Organic–inorganic polymer hybrid films were prepared, using polyvinyl alcohol–polyethylene glycol blend as the organic host matrix. Silver sulfide (Ag2S) semiconductor particles have been synthesized in polymer blend matrix, by in-situ method. Polymer hybrid films, with various amounts of Ag2S were prepared and characterized structurally, optically and electronically by using various characterization techniques, such as Fourier transform infrared spectroscopy (FTIR), X-ray diffraction (XRD), Scanning electron microscopy (SEM), UV–Vis absorption spectroscopy, temperature and time dependent DC electrical studies.
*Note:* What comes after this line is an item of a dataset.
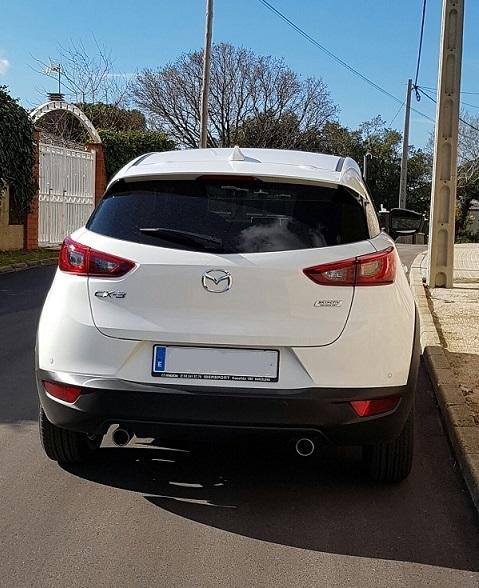P0044 Mazda CX5 tras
Hydrogen bonding interactions take place between hydroxyl groups (OH) and carbonyl groups (C=O) of polymer blend molecules with Ag+ ion of Ag2S filler, indicating complex formation between polymer matrix and filler, which is confirmed by FTIR technique. XRD results showed presence of additional multiple peaks (compared to pure blend film) corresponding to αʹ-Ag2S monoclinic crystal system. Changes in degree of crystallinity (%C) are observed for hybrid films with various amounts of Ag2S, showing a highest value of 18.2% for the film containing 0.372 g of Ag2S, when compared to 13.45% (%C) for pure blend film. Uniform distribution of Ag2S nanoparticles in polymer blend matrix is revealed by SEM analysis for hybrid film containing 0.372 g of Ag2S. UV–Vis absorption studies showed multiple absorption peaks due to added filler. Highest value of room temperature conductivity of 9.40 × 10−7 S/cm was obtained for the hybrid film containing 0.372 g of Ag2S. Values of transference numbers (tion and tele) in time dependent electrical studies indicated that the electrical conductivity in pure blend film as well as hybrid films is mainly due to ions.

Keywords

Polymer Hybrid material PVA PEG Silver sulfide Characterization 

Notes

Acknowledgements

The authors are thankful to University Science Instrumentation Centre (USIC), Karnatak University, Dharwad, for providing facilities to carry out FTIR, UV–Visible characterization and acquire the data. We are also thankful to Innovation center, MIT, Manipal for recording XRD data and SAIF-STIC, Cochin University, Kerala, for providing SEM images. The first author acknowledges financial assistance in the form of fellowship, BCWD, Government of Karnataka, India.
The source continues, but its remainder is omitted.